## Tasks to complete
[A] According to the article on TikTok time limits, since when has TikTok been ahead of YouTube in the number of minors watching worldwide?
[B] Please carry on the article about the new TikTok time limits from its last sentence.

## Extracted text
What Do Parents Need to Know About the New TikTok Time Limits?
The news that TikTok is introducing new limits on screen time for younger users has opened the debate about teenagers and smartphone usage once again. What are the key points in this subject that parents should understand?
The Need for Time Limits
This is not the first time that the amount of screen time for youngsters has been in the news. ExpressVPN's survey carried out in the US, and the UK revealed that half of all children use social media, spending an average time of 28 minutes per day on these platforms. The average daily time spent on social media increases with age, from 21 minutes for four-year-olds to 45 minutes daily at the age of 13.
In terms of the number of minors watching TikTok, this app has been beating YouTube on a global basis since mid-2020. Viewers between the ages of four and 18 watched an average of 82 minutes on TikTok in 2022, compared to 75 minutes on YouTube, with the gap widening all the time. TikTok also came out ahead of all other video apps and social media apps for this age group.

## Recorded information
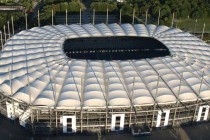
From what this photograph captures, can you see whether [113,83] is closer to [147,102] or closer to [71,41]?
[147,102]

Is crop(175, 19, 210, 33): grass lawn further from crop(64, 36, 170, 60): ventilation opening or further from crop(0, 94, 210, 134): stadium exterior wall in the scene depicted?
crop(0, 94, 210, 134): stadium exterior wall

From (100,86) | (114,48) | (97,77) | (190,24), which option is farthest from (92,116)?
(190,24)

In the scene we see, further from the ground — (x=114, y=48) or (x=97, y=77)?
(x=114, y=48)

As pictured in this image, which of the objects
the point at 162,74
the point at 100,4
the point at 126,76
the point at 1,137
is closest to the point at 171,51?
the point at 162,74

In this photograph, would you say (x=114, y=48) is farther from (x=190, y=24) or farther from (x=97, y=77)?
(x=190, y=24)

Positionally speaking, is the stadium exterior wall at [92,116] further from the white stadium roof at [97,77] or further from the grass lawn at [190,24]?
the grass lawn at [190,24]

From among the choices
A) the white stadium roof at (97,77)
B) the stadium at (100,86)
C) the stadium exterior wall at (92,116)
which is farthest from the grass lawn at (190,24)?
the stadium exterior wall at (92,116)
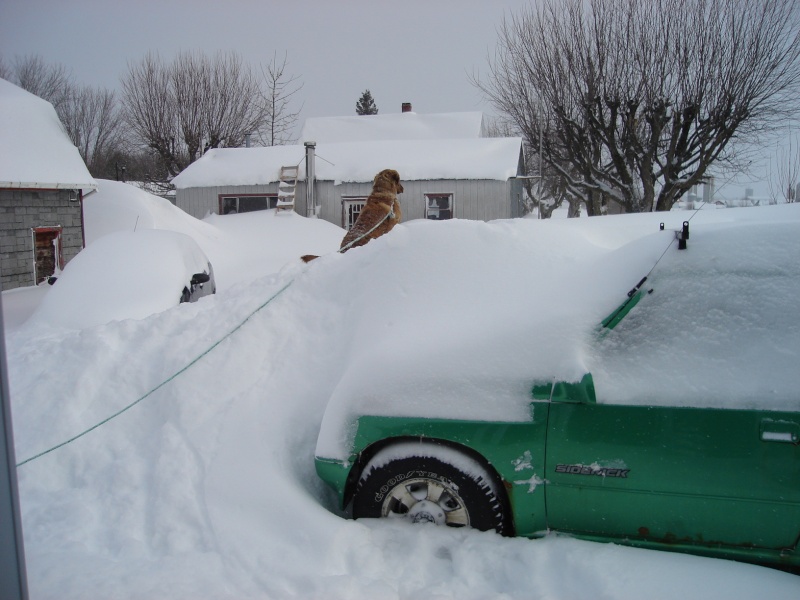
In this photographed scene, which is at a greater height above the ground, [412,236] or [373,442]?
[412,236]

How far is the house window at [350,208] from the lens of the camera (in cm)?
2024

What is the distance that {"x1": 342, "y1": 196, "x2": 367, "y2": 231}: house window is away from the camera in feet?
66.4

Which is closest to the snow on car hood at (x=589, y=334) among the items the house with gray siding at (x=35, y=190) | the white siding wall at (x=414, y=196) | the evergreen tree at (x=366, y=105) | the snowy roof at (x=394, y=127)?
the house with gray siding at (x=35, y=190)

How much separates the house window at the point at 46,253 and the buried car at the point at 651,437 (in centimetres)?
1356

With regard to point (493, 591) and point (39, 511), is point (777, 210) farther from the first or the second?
point (39, 511)

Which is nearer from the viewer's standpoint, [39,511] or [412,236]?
[39,511]

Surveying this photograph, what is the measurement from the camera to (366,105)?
50.9 m

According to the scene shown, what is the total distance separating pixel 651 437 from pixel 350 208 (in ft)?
60.1

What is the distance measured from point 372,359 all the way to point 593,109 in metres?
17.9

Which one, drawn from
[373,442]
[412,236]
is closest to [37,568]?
[373,442]

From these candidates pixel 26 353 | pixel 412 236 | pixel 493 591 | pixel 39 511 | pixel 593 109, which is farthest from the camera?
pixel 593 109

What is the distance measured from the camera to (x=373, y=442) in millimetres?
2986

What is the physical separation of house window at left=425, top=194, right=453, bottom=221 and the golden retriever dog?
11.6 meters

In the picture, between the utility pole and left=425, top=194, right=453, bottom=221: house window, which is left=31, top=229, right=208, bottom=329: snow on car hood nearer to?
the utility pole
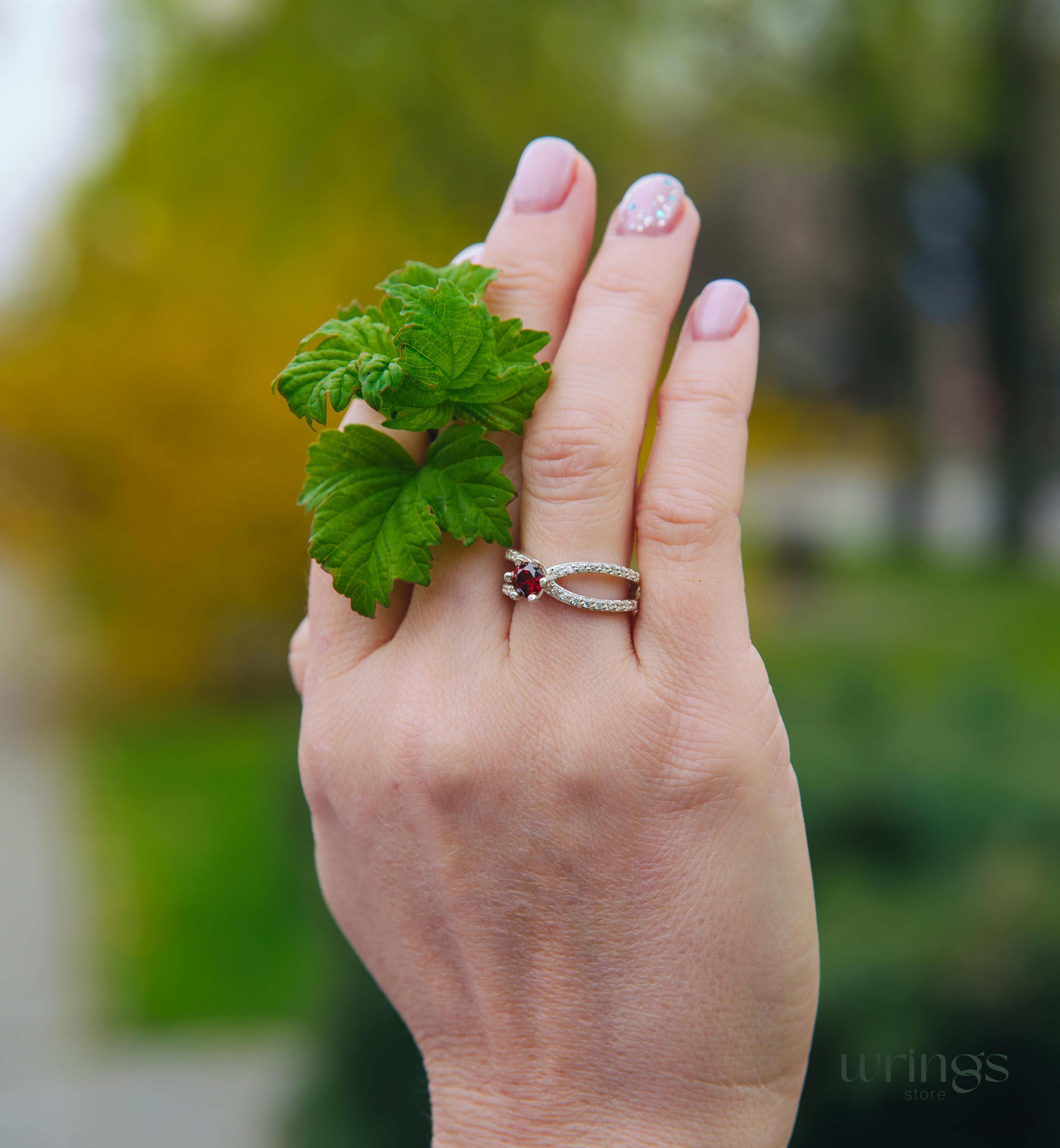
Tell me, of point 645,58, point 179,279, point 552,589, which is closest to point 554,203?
point 552,589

## Task-by-task outputs
[A] Since mid-2020.

[B]
How Are the Time Limits Managed?
The new controls to manage the time spent on TikTok apply to all users under the age of 18. However, it’s been set up to act as more of a suggestion for teenagers rather than as a firm control. This is because the system will block minors once they reach a total of 60 minutes in a day. However, if they opt to carry on, the next checkpoint arrives when they get to 100 minutes.
Once they get to the 100-hour limit, a password is needed if they want to carry on using the app.
For users under the age of 13, the passcode needs to be entered by a parent or guardian.
However, older children can create their own passcode and carry on using TikTok. They'll also receive updates each week that let them see how long they’re spending on the app and more information on their viewing habits.
Will These Measures Work?
With no clear consensus on how long is acceptable, some parents may consider 100 minutes a day to be too much time, while others might be more relaxed about going over this limit. The American Academy of Pediatrics (AAP) suggests various useful tips for managing the screen time of younger family members according to their ages.
Rather than looking at it as a definitive measure to limit youngsters to a suitable amount of screen time, perhaps we should consider Tiktok’s latest measures simply as a step in the right direction. This could be something that stimulates more debate around the subject and leads to similar measures being introduced by other social media companies.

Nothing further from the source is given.